A few days ago I cared for a guy who had hx of DVT and was in hospital for a gastro bug. Anyway, he asked for TEDs telling me his hx, I asked the nurse educator on the ward and she said that TEDs should be used for people with hx of DVT if they're immobile. The pt actually said he wore TEDs at night when he was at home. The doctors then Rx the TEDs for his inpatient stay.
I haven't been a nurse for too long and I work on an ENT ward so a lot of the other RNs didn't really know either.
Sorry to hear about that lady, though.
Yep. Heparin drips are really uncommon in our hospital.Really? Instead of a heparin gtt?
According to UpToDate, studies find compared to a heparin drip, SC Lovenox "results in lower mortality, fewer recurrent thrombotic events, and less major bleeding" which statement is followed by 12 studies which back up the statement.
They summarize data from the studies including:
In 18 trials (8054 patients), SC LMWH decreased mortality (odds ratio 0.76, 95% CI 0.62-0.92).
In 22 trials (8867 patients), SC LMWH decreased recurrent thrombosis (odds ratio 0.68, 95% CI 0.55-0.84).
In 12 trials, thrombus size reduction was more common with LMWH (odds ratio 0.69, 95% CI 0.59-0.81).
I have to agree with everyone, not your fault! I work homecare, by the way, people are sent home nowadays on lovenox until coumadin is therapeutic, both people with DVT and with PE. While I was at the hospital, it seemed to depend on the doctor. Some ordered weight based hep gtt, some lovenox BID. :)
I had DVT at 30 years old (smoker and BC pills). As soon as DVT confirmed per ultrasound, I was sent for VQ scan to see if I also had PE, even tho no symptoms... and I did have one. Dr. ordered TEDS that same day and at that time I was on Heparin, although I think most of our Dr's in this area are now using Lovenox.

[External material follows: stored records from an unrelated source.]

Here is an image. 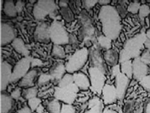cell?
I'll return each mask as SVG.
<instances>
[{
	"label": "cell",
	"mask_w": 150,
	"mask_h": 113,
	"mask_svg": "<svg viewBox=\"0 0 150 113\" xmlns=\"http://www.w3.org/2000/svg\"><path fill=\"white\" fill-rule=\"evenodd\" d=\"M129 80L127 76L121 72L115 77V88L118 99H123L128 87Z\"/></svg>",
	"instance_id": "2e32d148"
},
{
	"label": "cell",
	"mask_w": 150,
	"mask_h": 113,
	"mask_svg": "<svg viewBox=\"0 0 150 113\" xmlns=\"http://www.w3.org/2000/svg\"><path fill=\"white\" fill-rule=\"evenodd\" d=\"M62 104L60 101L54 99L50 101L46 106V109L50 113H60L62 109Z\"/></svg>",
	"instance_id": "484cf974"
},
{
	"label": "cell",
	"mask_w": 150,
	"mask_h": 113,
	"mask_svg": "<svg viewBox=\"0 0 150 113\" xmlns=\"http://www.w3.org/2000/svg\"><path fill=\"white\" fill-rule=\"evenodd\" d=\"M102 100L106 105L112 104L116 102L118 99L115 86L113 85L105 84L101 92Z\"/></svg>",
	"instance_id": "9a60e30c"
},
{
	"label": "cell",
	"mask_w": 150,
	"mask_h": 113,
	"mask_svg": "<svg viewBox=\"0 0 150 113\" xmlns=\"http://www.w3.org/2000/svg\"><path fill=\"white\" fill-rule=\"evenodd\" d=\"M139 16L141 19L144 21V19L148 17L149 15H150V8L148 5H146V4H143L140 6V9L139 10Z\"/></svg>",
	"instance_id": "836d02e7"
},
{
	"label": "cell",
	"mask_w": 150,
	"mask_h": 113,
	"mask_svg": "<svg viewBox=\"0 0 150 113\" xmlns=\"http://www.w3.org/2000/svg\"><path fill=\"white\" fill-rule=\"evenodd\" d=\"M98 42L99 46L101 48H105L106 50L111 49L112 40L105 36V35H101L98 38Z\"/></svg>",
	"instance_id": "f546056e"
},
{
	"label": "cell",
	"mask_w": 150,
	"mask_h": 113,
	"mask_svg": "<svg viewBox=\"0 0 150 113\" xmlns=\"http://www.w3.org/2000/svg\"><path fill=\"white\" fill-rule=\"evenodd\" d=\"M73 83H74L73 75L72 74H70L67 72L64 76V77H63L62 78L58 81V87H64Z\"/></svg>",
	"instance_id": "4dcf8cb0"
},
{
	"label": "cell",
	"mask_w": 150,
	"mask_h": 113,
	"mask_svg": "<svg viewBox=\"0 0 150 113\" xmlns=\"http://www.w3.org/2000/svg\"><path fill=\"white\" fill-rule=\"evenodd\" d=\"M91 66L100 69L105 74L106 73V65L104 57L102 56L98 46H93L89 52Z\"/></svg>",
	"instance_id": "30bf717a"
},
{
	"label": "cell",
	"mask_w": 150,
	"mask_h": 113,
	"mask_svg": "<svg viewBox=\"0 0 150 113\" xmlns=\"http://www.w3.org/2000/svg\"><path fill=\"white\" fill-rule=\"evenodd\" d=\"M22 95V90H21V87H17L15 88L11 92L10 96L12 97L14 100H18L21 98V95Z\"/></svg>",
	"instance_id": "ab89813d"
},
{
	"label": "cell",
	"mask_w": 150,
	"mask_h": 113,
	"mask_svg": "<svg viewBox=\"0 0 150 113\" xmlns=\"http://www.w3.org/2000/svg\"><path fill=\"white\" fill-rule=\"evenodd\" d=\"M42 100L39 98V97H34L31 99L28 100V107L30 108V109L32 111V112H35L36 109L39 107V105L41 104Z\"/></svg>",
	"instance_id": "d6a6232c"
},
{
	"label": "cell",
	"mask_w": 150,
	"mask_h": 113,
	"mask_svg": "<svg viewBox=\"0 0 150 113\" xmlns=\"http://www.w3.org/2000/svg\"><path fill=\"white\" fill-rule=\"evenodd\" d=\"M3 12L9 17H15L17 15V10L14 2L11 0H6L3 3Z\"/></svg>",
	"instance_id": "cb8c5ba5"
},
{
	"label": "cell",
	"mask_w": 150,
	"mask_h": 113,
	"mask_svg": "<svg viewBox=\"0 0 150 113\" xmlns=\"http://www.w3.org/2000/svg\"><path fill=\"white\" fill-rule=\"evenodd\" d=\"M144 22L145 24H146V26L148 28H149L150 27V21H149V17H146L144 19Z\"/></svg>",
	"instance_id": "816d5d0a"
},
{
	"label": "cell",
	"mask_w": 150,
	"mask_h": 113,
	"mask_svg": "<svg viewBox=\"0 0 150 113\" xmlns=\"http://www.w3.org/2000/svg\"><path fill=\"white\" fill-rule=\"evenodd\" d=\"M60 113H76V111L72 104L63 103Z\"/></svg>",
	"instance_id": "8d00e7d4"
},
{
	"label": "cell",
	"mask_w": 150,
	"mask_h": 113,
	"mask_svg": "<svg viewBox=\"0 0 150 113\" xmlns=\"http://www.w3.org/2000/svg\"><path fill=\"white\" fill-rule=\"evenodd\" d=\"M35 113H45V107L42 106V104L39 105V107L35 110Z\"/></svg>",
	"instance_id": "c3c4849f"
},
{
	"label": "cell",
	"mask_w": 150,
	"mask_h": 113,
	"mask_svg": "<svg viewBox=\"0 0 150 113\" xmlns=\"http://www.w3.org/2000/svg\"><path fill=\"white\" fill-rule=\"evenodd\" d=\"M34 36L36 41L48 43L50 41V26L45 22H41L35 28Z\"/></svg>",
	"instance_id": "5bb4252c"
},
{
	"label": "cell",
	"mask_w": 150,
	"mask_h": 113,
	"mask_svg": "<svg viewBox=\"0 0 150 113\" xmlns=\"http://www.w3.org/2000/svg\"><path fill=\"white\" fill-rule=\"evenodd\" d=\"M103 109V100L98 97H94L89 100L88 109L84 113H102Z\"/></svg>",
	"instance_id": "d6986e66"
},
{
	"label": "cell",
	"mask_w": 150,
	"mask_h": 113,
	"mask_svg": "<svg viewBox=\"0 0 150 113\" xmlns=\"http://www.w3.org/2000/svg\"><path fill=\"white\" fill-rule=\"evenodd\" d=\"M140 85L146 90L150 92V75L146 76L140 81Z\"/></svg>",
	"instance_id": "74e56055"
},
{
	"label": "cell",
	"mask_w": 150,
	"mask_h": 113,
	"mask_svg": "<svg viewBox=\"0 0 150 113\" xmlns=\"http://www.w3.org/2000/svg\"><path fill=\"white\" fill-rule=\"evenodd\" d=\"M65 50L62 45H53L52 50H51V55L56 58L62 59L65 57Z\"/></svg>",
	"instance_id": "4316f807"
},
{
	"label": "cell",
	"mask_w": 150,
	"mask_h": 113,
	"mask_svg": "<svg viewBox=\"0 0 150 113\" xmlns=\"http://www.w3.org/2000/svg\"><path fill=\"white\" fill-rule=\"evenodd\" d=\"M60 11L62 18L67 22H71L74 20V13L69 6L61 8Z\"/></svg>",
	"instance_id": "f1b7e54d"
},
{
	"label": "cell",
	"mask_w": 150,
	"mask_h": 113,
	"mask_svg": "<svg viewBox=\"0 0 150 113\" xmlns=\"http://www.w3.org/2000/svg\"><path fill=\"white\" fill-rule=\"evenodd\" d=\"M146 37L148 40H150V29H149L146 31Z\"/></svg>",
	"instance_id": "f5cc1de1"
},
{
	"label": "cell",
	"mask_w": 150,
	"mask_h": 113,
	"mask_svg": "<svg viewBox=\"0 0 150 113\" xmlns=\"http://www.w3.org/2000/svg\"><path fill=\"white\" fill-rule=\"evenodd\" d=\"M89 57V51L88 48L83 47L76 50L65 63L67 72L74 74L77 72L87 63Z\"/></svg>",
	"instance_id": "3957f363"
},
{
	"label": "cell",
	"mask_w": 150,
	"mask_h": 113,
	"mask_svg": "<svg viewBox=\"0 0 150 113\" xmlns=\"http://www.w3.org/2000/svg\"><path fill=\"white\" fill-rule=\"evenodd\" d=\"M110 2H111L110 0H100V1H98V3H99L100 5H101L102 6L109 5Z\"/></svg>",
	"instance_id": "7dc6e473"
},
{
	"label": "cell",
	"mask_w": 150,
	"mask_h": 113,
	"mask_svg": "<svg viewBox=\"0 0 150 113\" xmlns=\"http://www.w3.org/2000/svg\"><path fill=\"white\" fill-rule=\"evenodd\" d=\"M120 67L121 73L127 76L129 79L133 77V68L132 60L121 62Z\"/></svg>",
	"instance_id": "d4e9b609"
},
{
	"label": "cell",
	"mask_w": 150,
	"mask_h": 113,
	"mask_svg": "<svg viewBox=\"0 0 150 113\" xmlns=\"http://www.w3.org/2000/svg\"><path fill=\"white\" fill-rule=\"evenodd\" d=\"M1 45L2 46L11 44V43L17 38L15 29L13 26L7 23H1Z\"/></svg>",
	"instance_id": "8fae6325"
},
{
	"label": "cell",
	"mask_w": 150,
	"mask_h": 113,
	"mask_svg": "<svg viewBox=\"0 0 150 113\" xmlns=\"http://www.w3.org/2000/svg\"><path fill=\"white\" fill-rule=\"evenodd\" d=\"M141 5L140 4V3L137 1L130 3V4L127 7V11L131 13L132 14H136L139 12Z\"/></svg>",
	"instance_id": "e575fe53"
},
{
	"label": "cell",
	"mask_w": 150,
	"mask_h": 113,
	"mask_svg": "<svg viewBox=\"0 0 150 113\" xmlns=\"http://www.w3.org/2000/svg\"><path fill=\"white\" fill-rule=\"evenodd\" d=\"M139 58L145 64L150 65V50L146 49L144 50L139 56Z\"/></svg>",
	"instance_id": "d590c367"
},
{
	"label": "cell",
	"mask_w": 150,
	"mask_h": 113,
	"mask_svg": "<svg viewBox=\"0 0 150 113\" xmlns=\"http://www.w3.org/2000/svg\"><path fill=\"white\" fill-rule=\"evenodd\" d=\"M33 59V58L29 56L25 57L22 58L15 64L13 69L10 83H16L23 78V76L30 70Z\"/></svg>",
	"instance_id": "ba28073f"
},
{
	"label": "cell",
	"mask_w": 150,
	"mask_h": 113,
	"mask_svg": "<svg viewBox=\"0 0 150 113\" xmlns=\"http://www.w3.org/2000/svg\"><path fill=\"white\" fill-rule=\"evenodd\" d=\"M42 64V62L41 60L39 59H36V58H34L32 60V64H31V68L35 67V66H40Z\"/></svg>",
	"instance_id": "ee69618b"
},
{
	"label": "cell",
	"mask_w": 150,
	"mask_h": 113,
	"mask_svg": "<svg viewBox=\"0 0 150 113\" xmlns=\"http://www.w3.org/2000/svg\"><path fill=\"white\" fill-rule=\"evenodd\" d=\"M66 72L65 65L62 63H58L50 69V75L53 80L59 81L65 75Z\"/></svg>",
	"instance_id": "44dd1931"
},
{
	"label": "cell",
	"mask_w": 150,
	"mask_h": 113,
	"mask_svg": "<svg viewBox=\"0 0 150 113\" xmlns=\"http://www.w3.org/2000/svg\"><path fill=\"white\" fill-rule=\"evenodd\" d=\"M144 46V47L146 48V49L150 50V40H148V38L146 39V40L145 41Z\"/></svg>",
	"instance_id": "681fc988"
},
{
	"label": "cell",
	"mask_w": 150,
	"mask_h": 113,
	"mask_svg": "<svg viewBox=\"0 0 150 113\" xmlns=\"http://www.w3.org/2000/svg\"><path fill=\"white\" fill-rule=\"evenodd\" d=\"M25 5V3L22 1H18L17 3L15 4V6H16V9L17 10L18 13H21L22 10H23V8Z\"/></svg>",
	"instance_id": "b9f144b4"
},
{
	"label": "cell",
	"mask_w": 150,
	"mask_h": 113,
	"mask_svg": "<svg viewBox=\"0 0 150 113\" xmlns=\"http://www.w3.org/2000/svg\"><path fill=\"white\" fill-rule=\"evenodd\" d=\"M74 83L81 90H88L90 88L91 83L89 77L86 74L82 72H78L73 74Z\"/></svg>",
	"instance_id": "e0dca14e"
},
{
	"label": "cell",
	"mask_w": 150,
	"mask_h": 113,
	"mask_svg": "<svg viewBox=\"0 0 150 113\" xmlns=\"http://www.w3.org/2000/svg\"><path fill=\"white\" fill-rule=\"evenodd\" d=\"M145 113H150V101L146 106Z\"/></svg>",
	"instance_id": "f907efd6"
},
{
	"label": "cell",
	"mask_w": 150,
	"mask_h": 113,
	"mask_svg": "<svg viewBox=\"0 0 150 113\" xmlns=\"http://www.w3.org/2000/svg\"><path fill=\"white\" fill-rule=\"evenodd\" d=\"M102 113H118L117 111L110 107H106L104 109Z\"/></svg>",
	"instance_id": "bcb514c9"
},
{
	"label": "cell",
	"mask_w": 150,
	"mask_h": 113,
	"mask_svg": "<svg viewBox=\"0 0 150 113\" xmlns=\"http://www.w3.org/2000/svg\"><path fill=\"white\" fill-rule=\"evenodd\" d=\"M99 19L103 35L112 41L117 39L121 33L122 24L120 15L115 8L110 5L101 6Z\"/></svg>",
	"instance_id": "6da1fadb"
},
{
	"label": "cell",
	"mask_w": 150,
	"mask_h": 113,
	"mask_svg": "<svg viewBox=\"0 0 150 113\" xmlns=\"http://www.w3.org/2000/svg\"><path fill=\"white\" fill-rule=\"evenodd\" d=\"M38 75V71L35 69H32L23 76L19 81L18 87L21 88H30L34 87V80Z\"/></svg>",
	"instance_id": "ac0fdd59"
},
{
	"label": "cell",
	"mask_w": 150,
	"mask_h": 113,
	"mask_svg": "<svg viewBox=\"0 0 150 113\" xmlns=\"http://www.w3.org/2000/svg\"><path fill=\"white\" fill-rule=\"evenodd\" d=\"M52 77L51 76L50 74L43 73L39 76L38 78V85L39 87H43V86H46L48 83H50V81L52 80Z\"/></svg>",
	"instance_id": "1f68e13d"
},
{
	"label": "cell",
	"mask_w": 150,
	"mask_h": 113,
	"mask_svg": "<svg viewBox=\"0 0 150 113\" xmlns=\"http://www.w3.org/2000/svg\"><path fill=\"white\" fill-rule=\"evenodd\" d=\"M133 77L136 80L140 81L148 73V65L142 62L139 57L134 58L132 60Z\"/></svg>",
	"instance_id": "4fadbf2b"
},
{
	"label": "cell",
	"mask_w": 150,
	"mask_h": 113,
	"mask_svg": "<svg viewBox=\"0 0 150 113\" xmlns=\"http://www.w3.org/2000/svg\"><path fill=\"white\" fill-rule=\"evenodd\" d=\"M11 45L15 50V51L21 54V55L23 56V57H29V50L27 49L24 42H23L21 38H17L11 43Z\"/></svg>",
	"instance_id": "7402d4cb"
},
{
	"label": "cell",
	"mask_w": 150,
	"mask_h": 113,
	"mask_svg": "<svg viewBox=\"0 0 150 113\" xmlns=\"http://www.w3.org/2000/svg\"><path fill=\"white\" fill-rule=\"evenodd\" d=\"M98 3V1L97 0H87V1H82V4L84 6L86 9L90 10L91 9L95 6L96 4Z\"/></svg>",
	"instance_id": "f35d334b"
},
{
	"label": "cell",
	"mask_w": 150,
	"mask_h": 113,
	"mask_svg": "<svg viewBox=\"0 0 150 113\" xmlns=\"http://www.w3.org/2000/svg\"><path fill=\"white\" fill-rule=\"evenodd\" d=\"M103 57L106 64L112 67L117 65L119 62V55L117 51L113 49L106 50L104 53Z\"/></svg>",
	"instance_id": "603a6c76"
},
{
	"label": "cell",
	"mask_w": 150,
	"mask_h": 113,
	"mask_svg": "<svg viewBox=\"0 0 150 113\" xmlns=\"http://www.w3.org/2000/svg\"><path fill=\"white\" fill-rule=\"evenodd\" d=\"M39 94L38 89L36 87L24 88L22 90V96L26 100H29L36 97Z\"/></svg>",
	"instance_id": "83f0119b"
},
{
	"label": "cell",
	"mask_w": 150,
	"mask_h": 113,
	"mask_svg": "<svg viewBox=\"0 0 150 113\" xmlns=\"http://www.w3.org/2000/svg\"><path fill=\"white\" fill-rule=\"evenodd\" d=\"M79 92L77 85L74 83L64 87H56L54 89V99L67 104H72L77 99Z\"/></svg>",
	"instance_id": "277c9868"
},
{
	"label": "cell",
	"mask_w": 150,
	"mask_h": 113,
	"mask_svg": "<svg viewBox=\"0 0 150 113\" xmlns=\"http://www.w3.org/2000/svg\"><path fill=\"white\" fill-rule=\"evenodd\" d=\"M57 5L52 0H39L33 7V15L37 21H41L48 16L53 14L57 11Z\"/></svg>",
	"instance_id": "8992f818"
},
{
	"label": "cell",
	"mask_w": 150,
	"mask_h": 113,
	"mask_svg": "<svg viewBox=\"0 0 150 113\" xmlns=\"http://www.w3.org/2000/svg\"><path fill=\"white\" fill-rule=\"evenodd\" d=\"M147 37L146 33L141 32L125 42L124 48L121 50L119 55V62L131 60L132 58L139 57L141 50L144 47V42Z\"/></svg>",
	"instance_id": "7a4b0ae2"
},
{
	"label": "cell",
	"mask_w": 150,
	"mask_h": 113,
	"mask_svg": "<svg viewBox=\"0 0 150 113\" xmlns=\"http://www.w3.org/2000/svg\"><path fill=\"white\" fill-rule=\"evenodd\" d=\"M15 113H33V112L30 109V108L28 106H25L22 107L21 109H19L18 111Z\"/></svg>",
	"instance_id": "7bdbcfd3"
},
{
	"label": "cell",
	"mask_w": 150,
	"mask_h": 113,
	"mask_svg": "<svg viewBox=\"0 0 150 113\" xmlns=\"http://www.w3.org/2000/svg\"><path fill=\"white\" fill-rule=\"evenodd\" d=\"M149 21H150V15H149Z\"/></svg>",
	"instance_id": "db71d44e"
},
{
	"label": "cell",
	"mask_w": 150,
	"mask_h": 113,
	"mask_svg": "<svg viewBox=\"0 0 150 113\" xmlns=\"http://www.w3.org/2000/svg\"><path fill=\"white\" fill-rule=\"evenodd\" d=\"M88 72L91 90L96 94H100L105 85V74L100 69L93 66H90L88 69Z\"/></svg>",
	"instance_id": "52a82bcc"
},
{
	"label": "cell",
	"mask_w": 150,
	"mask_h": 113,
	"mask_svg": "<svg viewBox=\"0 0 150 113\" xmlns=\"http://www.w3.org/2000/svg\"><path fill=\"white\" fill-rule=\"evenodd\" d=\"M50 41L54 45H67L70 43V35L60 22L55 21L50 26Z\"/></svg>",
	"instance_id": "5b68a950"
},
{
	"label": "cell",
	"mask_w": 150,
	"mask_h": 113,
	"mask_svg": "<svg viewBox=\"0 0 150 113\" xmlns=\"http://www.w3.org/2000/svg\"><path fill=\"white\" fill-rule=\"evenodd\" d=\"M121 72L120 71V65H116L115 66H113L112 67V75L114 77H116L118 74H120Z\"/></svg>",
	"instance_id": "60d3db41"
},
{
	"label": "cell",
	"mask_w": 150,
	"mask_h": 113,
	"mask_svg": "<svg viewBox=\"0 0 150 113\" xmlns=\"http://www.w3.org/2000/svg\"><path fill=\"white\" fill-rule=\"evenodd\" d=\"M13 67L8 62L3 61L1 63V90H6L8 86L10 83L11 75L13 72Z\"/></svg>",
	"instance_id": "7c38bea8"
},
{
	"label": "cell",
	"mask_w": 150,
	"mask_h": 113,
	"mask_svg": "<svg viewBox=\"0 0 150 113\" xmlns=\"http://www.w3.org/2000/svg\"><path fill=\"white\" fill-rule=\"evenodd\" d=\"M14 106V99L10 95L2 93L1 95V113H9Z\"/></svg>",
	"instance_id": "ffe728a7"
},
{
	"label": "cell",
	"mask_w": 150,
	"mask_h": 113,
	"mask_svg": "<svg viewBox=\"0 0 150 113\" xmlns=\"http://www.w3.org/2000/svg\"><path fill=\"white\" fill-rule=\"evenodd\" d=\"M79 18L82 26L79 31V39L80 41H84L91 40V38L94 36L95 29L92 24L90 17L86 11H82Z\"/></svg>",
	"instance_id": "9c48e42d"
},
{
	"label": "cell",
	"mask_w": 150,
	"mask_h": 113,
	"mask_svg": "<svg viewBox=\"0 0 150 113\" xmlns=\"http://www.w3.org/2000/svg\"><path fill=\"white\" fill-rule=\"evenodd\" d=\"M69 1L67 0H61V1H59V6H60V9L61 8L67 7L69 6Z\"/></svg>",
	"instance_id": "f6af8a7d"
}]
</instances>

And as someone else said, I did later find out I have a family disposition for blood clots (we got tested when 3 other family members had DVT's within a 5 year span).

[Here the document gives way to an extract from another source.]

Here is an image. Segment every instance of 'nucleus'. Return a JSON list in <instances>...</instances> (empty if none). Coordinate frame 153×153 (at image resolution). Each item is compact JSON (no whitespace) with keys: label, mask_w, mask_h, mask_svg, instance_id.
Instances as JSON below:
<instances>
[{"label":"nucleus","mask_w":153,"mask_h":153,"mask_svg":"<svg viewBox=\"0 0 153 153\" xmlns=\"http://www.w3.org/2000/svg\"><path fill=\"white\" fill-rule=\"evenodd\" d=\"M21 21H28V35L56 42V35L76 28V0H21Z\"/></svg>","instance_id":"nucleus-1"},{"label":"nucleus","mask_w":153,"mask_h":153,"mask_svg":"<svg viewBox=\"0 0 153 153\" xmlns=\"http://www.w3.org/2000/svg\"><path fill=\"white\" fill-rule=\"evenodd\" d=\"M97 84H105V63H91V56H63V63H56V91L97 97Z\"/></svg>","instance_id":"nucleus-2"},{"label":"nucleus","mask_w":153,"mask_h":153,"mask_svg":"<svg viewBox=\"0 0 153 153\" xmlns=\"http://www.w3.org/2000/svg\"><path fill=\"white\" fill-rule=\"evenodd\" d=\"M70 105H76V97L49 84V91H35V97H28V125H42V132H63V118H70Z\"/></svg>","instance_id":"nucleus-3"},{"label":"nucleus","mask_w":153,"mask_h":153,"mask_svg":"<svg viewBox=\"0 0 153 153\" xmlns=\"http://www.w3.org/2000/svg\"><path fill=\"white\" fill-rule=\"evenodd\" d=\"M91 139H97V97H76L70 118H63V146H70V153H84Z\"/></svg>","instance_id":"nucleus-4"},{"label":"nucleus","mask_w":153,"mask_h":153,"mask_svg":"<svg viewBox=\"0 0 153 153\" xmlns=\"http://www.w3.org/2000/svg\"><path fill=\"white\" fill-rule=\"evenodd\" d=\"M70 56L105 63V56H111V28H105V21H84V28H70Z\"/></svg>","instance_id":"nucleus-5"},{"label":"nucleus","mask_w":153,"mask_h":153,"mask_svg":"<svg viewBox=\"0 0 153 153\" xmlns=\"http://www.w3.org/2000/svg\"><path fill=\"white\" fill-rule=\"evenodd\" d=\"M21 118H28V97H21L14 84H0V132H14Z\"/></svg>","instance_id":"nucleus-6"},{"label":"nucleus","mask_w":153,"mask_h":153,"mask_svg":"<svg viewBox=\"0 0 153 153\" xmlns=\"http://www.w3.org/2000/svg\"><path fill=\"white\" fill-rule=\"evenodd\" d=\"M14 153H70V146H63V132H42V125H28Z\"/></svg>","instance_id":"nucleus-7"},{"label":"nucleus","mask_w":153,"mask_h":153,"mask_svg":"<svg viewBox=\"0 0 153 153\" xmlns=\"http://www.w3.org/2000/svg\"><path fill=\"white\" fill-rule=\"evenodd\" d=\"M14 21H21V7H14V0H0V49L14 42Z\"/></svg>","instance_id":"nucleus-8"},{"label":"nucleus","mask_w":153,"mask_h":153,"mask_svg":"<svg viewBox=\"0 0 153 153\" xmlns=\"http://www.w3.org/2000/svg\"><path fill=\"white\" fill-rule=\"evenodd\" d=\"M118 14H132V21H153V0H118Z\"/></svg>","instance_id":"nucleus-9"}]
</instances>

Lucky for me, my outcome was much better than the OP's patient, I played around for nearly 3 days insisting that I just pulled a muscle in my leg and couldn't possibly be a clot!
oramar
5,758 Posts
A lot of people have a genetic predisposition to blood clots, DVT and PE. I am convinced that the majority of people in this age group that die suddenly like this from blood clots have the predisposition. Also, other members of the family may need to be warned that they could also have the trait and tested.